- Exercise brief -
Copy the data word for word, keeping every line.

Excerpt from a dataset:
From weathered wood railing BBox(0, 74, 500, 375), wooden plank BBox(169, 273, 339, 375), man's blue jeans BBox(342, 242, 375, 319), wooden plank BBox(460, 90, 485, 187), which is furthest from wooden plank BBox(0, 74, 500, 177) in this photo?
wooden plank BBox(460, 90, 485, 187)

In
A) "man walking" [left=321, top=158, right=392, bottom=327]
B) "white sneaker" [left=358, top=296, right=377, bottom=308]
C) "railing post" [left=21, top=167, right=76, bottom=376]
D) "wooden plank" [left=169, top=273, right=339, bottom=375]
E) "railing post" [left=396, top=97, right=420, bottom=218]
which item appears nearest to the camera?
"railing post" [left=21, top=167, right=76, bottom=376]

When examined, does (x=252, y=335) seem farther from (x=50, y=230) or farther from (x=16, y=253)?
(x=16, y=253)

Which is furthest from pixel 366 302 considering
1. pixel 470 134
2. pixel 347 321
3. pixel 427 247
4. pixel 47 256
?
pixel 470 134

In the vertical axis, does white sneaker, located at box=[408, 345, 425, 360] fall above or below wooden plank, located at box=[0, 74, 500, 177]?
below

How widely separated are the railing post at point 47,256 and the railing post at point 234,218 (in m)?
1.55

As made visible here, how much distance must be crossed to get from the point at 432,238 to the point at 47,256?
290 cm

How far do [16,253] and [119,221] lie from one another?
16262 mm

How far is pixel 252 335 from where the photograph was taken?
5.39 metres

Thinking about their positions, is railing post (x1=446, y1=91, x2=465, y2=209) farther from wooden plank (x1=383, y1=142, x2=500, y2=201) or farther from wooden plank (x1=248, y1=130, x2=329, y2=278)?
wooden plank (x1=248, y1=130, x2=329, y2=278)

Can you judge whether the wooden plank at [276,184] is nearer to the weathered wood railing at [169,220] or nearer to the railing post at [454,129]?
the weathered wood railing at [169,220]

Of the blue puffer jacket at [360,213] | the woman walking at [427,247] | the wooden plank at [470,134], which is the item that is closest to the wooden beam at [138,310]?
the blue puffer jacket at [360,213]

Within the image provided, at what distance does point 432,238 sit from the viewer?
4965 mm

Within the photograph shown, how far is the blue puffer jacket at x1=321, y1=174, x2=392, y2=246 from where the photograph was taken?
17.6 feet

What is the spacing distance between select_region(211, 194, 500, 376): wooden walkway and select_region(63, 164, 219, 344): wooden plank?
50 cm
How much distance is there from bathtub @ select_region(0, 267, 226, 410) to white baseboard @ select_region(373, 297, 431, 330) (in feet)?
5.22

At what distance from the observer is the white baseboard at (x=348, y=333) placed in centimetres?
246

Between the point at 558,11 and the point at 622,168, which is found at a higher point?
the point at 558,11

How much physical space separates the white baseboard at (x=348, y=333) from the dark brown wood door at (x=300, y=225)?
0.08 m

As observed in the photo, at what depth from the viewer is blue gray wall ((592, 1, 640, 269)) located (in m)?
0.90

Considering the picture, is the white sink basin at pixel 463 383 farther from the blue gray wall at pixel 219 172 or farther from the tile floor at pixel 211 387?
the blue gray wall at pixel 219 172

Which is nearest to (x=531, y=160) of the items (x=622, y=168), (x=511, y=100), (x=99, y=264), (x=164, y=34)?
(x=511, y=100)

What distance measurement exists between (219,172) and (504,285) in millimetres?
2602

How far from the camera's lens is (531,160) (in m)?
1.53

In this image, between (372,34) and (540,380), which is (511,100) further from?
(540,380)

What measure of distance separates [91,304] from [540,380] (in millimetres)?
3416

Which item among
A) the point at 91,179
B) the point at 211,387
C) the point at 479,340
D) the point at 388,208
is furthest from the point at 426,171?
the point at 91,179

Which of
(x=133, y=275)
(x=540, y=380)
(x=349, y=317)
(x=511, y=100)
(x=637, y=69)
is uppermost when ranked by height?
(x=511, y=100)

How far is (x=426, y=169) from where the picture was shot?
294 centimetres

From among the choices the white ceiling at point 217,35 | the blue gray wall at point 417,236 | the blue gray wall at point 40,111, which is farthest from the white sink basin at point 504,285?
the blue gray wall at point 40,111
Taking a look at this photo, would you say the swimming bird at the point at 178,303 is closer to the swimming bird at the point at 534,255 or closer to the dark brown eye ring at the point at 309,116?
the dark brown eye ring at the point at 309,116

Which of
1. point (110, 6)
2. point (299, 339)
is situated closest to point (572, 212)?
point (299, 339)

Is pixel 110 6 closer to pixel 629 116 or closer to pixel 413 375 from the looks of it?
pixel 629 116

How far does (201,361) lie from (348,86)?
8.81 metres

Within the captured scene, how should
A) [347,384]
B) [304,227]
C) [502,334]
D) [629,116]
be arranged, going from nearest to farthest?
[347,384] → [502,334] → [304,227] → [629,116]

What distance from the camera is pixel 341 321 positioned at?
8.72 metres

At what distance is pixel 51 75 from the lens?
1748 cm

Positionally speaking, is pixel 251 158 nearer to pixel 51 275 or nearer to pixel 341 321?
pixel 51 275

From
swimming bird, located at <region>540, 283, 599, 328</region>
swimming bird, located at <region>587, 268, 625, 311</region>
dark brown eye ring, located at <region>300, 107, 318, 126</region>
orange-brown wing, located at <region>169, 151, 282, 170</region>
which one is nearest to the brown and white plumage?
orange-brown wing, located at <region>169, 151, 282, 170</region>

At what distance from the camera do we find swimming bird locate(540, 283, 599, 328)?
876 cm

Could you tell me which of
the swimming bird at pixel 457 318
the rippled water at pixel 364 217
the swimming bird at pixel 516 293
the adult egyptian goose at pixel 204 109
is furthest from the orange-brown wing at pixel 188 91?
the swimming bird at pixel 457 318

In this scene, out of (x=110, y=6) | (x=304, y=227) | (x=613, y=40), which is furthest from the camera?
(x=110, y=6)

- Finished exercise -
From weathered wood railing BBox(0, 74, 500, 375), wooden plank BBox(169, 273, 339, 375), man's blue jeans BBox(342, 242, 375, 319), wooden plank BBox(460, 90, 485, 187), which is furthest from wooden plank BBox(0, 74, 500, 177) in this photo?
wooden plank BBox(460, 90, 485, 187)

In
A) "man walking" [left=321, top=158, right=392, bottom=327]
B) "white sneaker" [left=358, top=296, right=377, bottom=308]
C) "railing post" [left=21, top=167, right=76, bottom=376]
D) "wooden plank" [left=169, top=273, right=339, bottom=375]
E) "railing post" [left=396, top=97, right=420, bottom=218]
which item appears nearest to the camera?
"railing post" [left=21, top=167, right=76, bottom=376]

When examined, does (x=252, y=335) seem farther from (x=50, y=230) or farther from (x=16, y=253)?
(x=16, y=253)

Which is furthest from pixel 366 302 considering
1. pixel 470 134
2. pixel 347 321
3. pixel 427 247
4. pixel 47 256
?
pixel 470 134

In the vertical axis, does white sneaker, located at box=[408, 345, 425, 360] fall above or below wooden plank, located at box=[0, 74, 500, 177]?
below

How widely separated are the railing post at point 47,256 and the railing post at point 234,218 (in m)?
1.55

As made visible here, how much distance must be crossed to get from the point at 432,238 to the point at 47,256?
290 cm

How far do [16,253] and [119,221] lie from one another?
16262 mm

How far is pixel 252 335 from where the photograph was taken?
5.39 metres

Thinking about their positions, is railing post (x1=446, y1=91, x2=465, y2=209) farther from wooden plank (x1=383, y1=142, x2=500, y2=201) or farther from wooden plank (x1=248, y1=130, x2=329, y2=278)?
wooden plank (x1=248, y1=130, x2=329, y2=278)

Can you judge whether the wooden plank at [276,184] is nearer to the weathered wood railing at [169,220] or nearer to the railing post at [454,129]?
the weathered wood railing at [169,220]

Of the blue puffer jacket at [360,213] | the woman walking at [427,247] | the wooden plank at [470,134], which is the item that is closest to the wooden beam at [138,310]?
the blue puffer jacket at [360,213]

Within the image provided, at what distance does point 432,238 sit from the viewer?
4965 mm

Within the photograph shown, how far is the blue puffer jacket at x1=321, y1=174, x2=392, y2=246 from where the photograph was taken?
17.6 feet

What is the spacing distance between select_region(211, 194, 500, 376): wooden walkway and select_region(63, 164, 219, 344): wooden plank?
50 cm
How much distance is there from bathtub @ select_region(0, 267, 226, 410) to white baseboard @ select_region(373, 297, 431, 330) (in feet)?
5.22

At what distance from the observer is the white baseboard at (x=348, y=333) placed in centimetres?
246

Between the point at 558,11 and the point at 622,168, which is found at a higher point?
the point at 558,11

How much physical space separates the white baseboard at (x=348, y=333) from the dark brown wood door at (x=300, y=225)?
0.08 m

As observed in the photo, at what depth from the viewer is blue gray wall ((592, 1, 640, 269)) located (in m)?
0.90

Considering the picture, is the white sink basin at pixel 463 383 farther from the blue gray wall at pixel 219 172 or farther from the tile floor at pixel 211 387?
the blue gray wall at pixel 219 172

Which is nearest to (x=531, y=160) of the items (x=622, y=168), (x=511, y=100), (x=99, y=264), (x=164, y=34)?
(x=511, y=100)

What distance measurement exists between (219,172) and (504,285) in millimetres?
2602

How far from the camera's lens is (531,160) (in m)?
1.53

In this image, between (372,34) and (540,380), which is (511,100) further from?
(540,380)

What measure of distance separates [91,304] from [540,380] (in millimetres)?
3416

Which item among
A) the point at 91,179
B) the point at 211,387
C) the point at 479,340
D) the point at 388,208
is furthest from the point at 426,171?
the point at 91,179

Which of
(x=133, y=275)
(x=540, y=380)
(x=349, y=317)
(x=511, y=100)
(x=637, y=69)
is uppermost when ranked by height?
(x=511, y=100)

How far is (x=426, y=169) from where the picture was shot?
294 centimetres

From among the choices the white ceiling at point 217,35 | the blue gray wall at point 417,236 | the blue gray wall at point 40,111, which is farthest from the white sink basin at point 504,285?
the blue gray wall at point 40,111
Taking a look at this photo, would you say the swimming bird at the point at 178,303 is closer to the swimming bird at the point at 534,255 or closer to the dark brown eye ring at the point at 309,116?
the dark brown eye ring at the point at 309,116

Which of
1. point (110, 6)
2. point (299, 339)
is situated closest to point (572, 212)?
point (299, 339)

Is pixel 110 6 closer to pixel 629 116 or closer to pixel 413 375 from the looks of it?
pixel 629 116

How far does (201,361) lie from (348,86)?
8.81 metres

Within the captured scene, how should
A) [347,384]
B) [304,227]
C) [502,334]
D) [629,116]
be arranged, going from nearest to farthest?
[347,384] → [502,334] → [304,227] → [629,116]

What distance from the camera is pixel 341 321 positioned at?
8.72 metres

At what distance is pixel 51 75 from the lens?
1748 cm

Positionally speaking, is pixel 251 158 nearer to pixel 51 275 or nearer to pixel 341 321?
pixel 51 275

From
swimming bird, located at <region>540, 283, 599, 328</region>
swimming bird, located at <region>587, 268, 625, 311</region>
dark brown eye ring, located at <region>300, 107, 318, 126</region>
orange-brown wing, located at <region>169, 151, 282, 170</region>
which one is nearest to the brown and white plumage?
orange-brown wing, located at <region>169, 151, 282, 170</region>

At what distance from the camera do we find swimming bird locate(540, 283, 599, 328)?
876 cm

Could you tell me which of
the swimming bird at pixel 457 318
the rippled water at pixel 364 217
the swimming bird at pixel 516 293
the adult egyptian goose at pixel 204 109
is furthest from the orange-brown wing at pixel 188 91?
the swimming bird at pixel 457 318

In this scene, out of (x=110, y=6) | (x=304, y=227) | (x=613, y=40), which is furthest from the camera?
(x=110, y=6)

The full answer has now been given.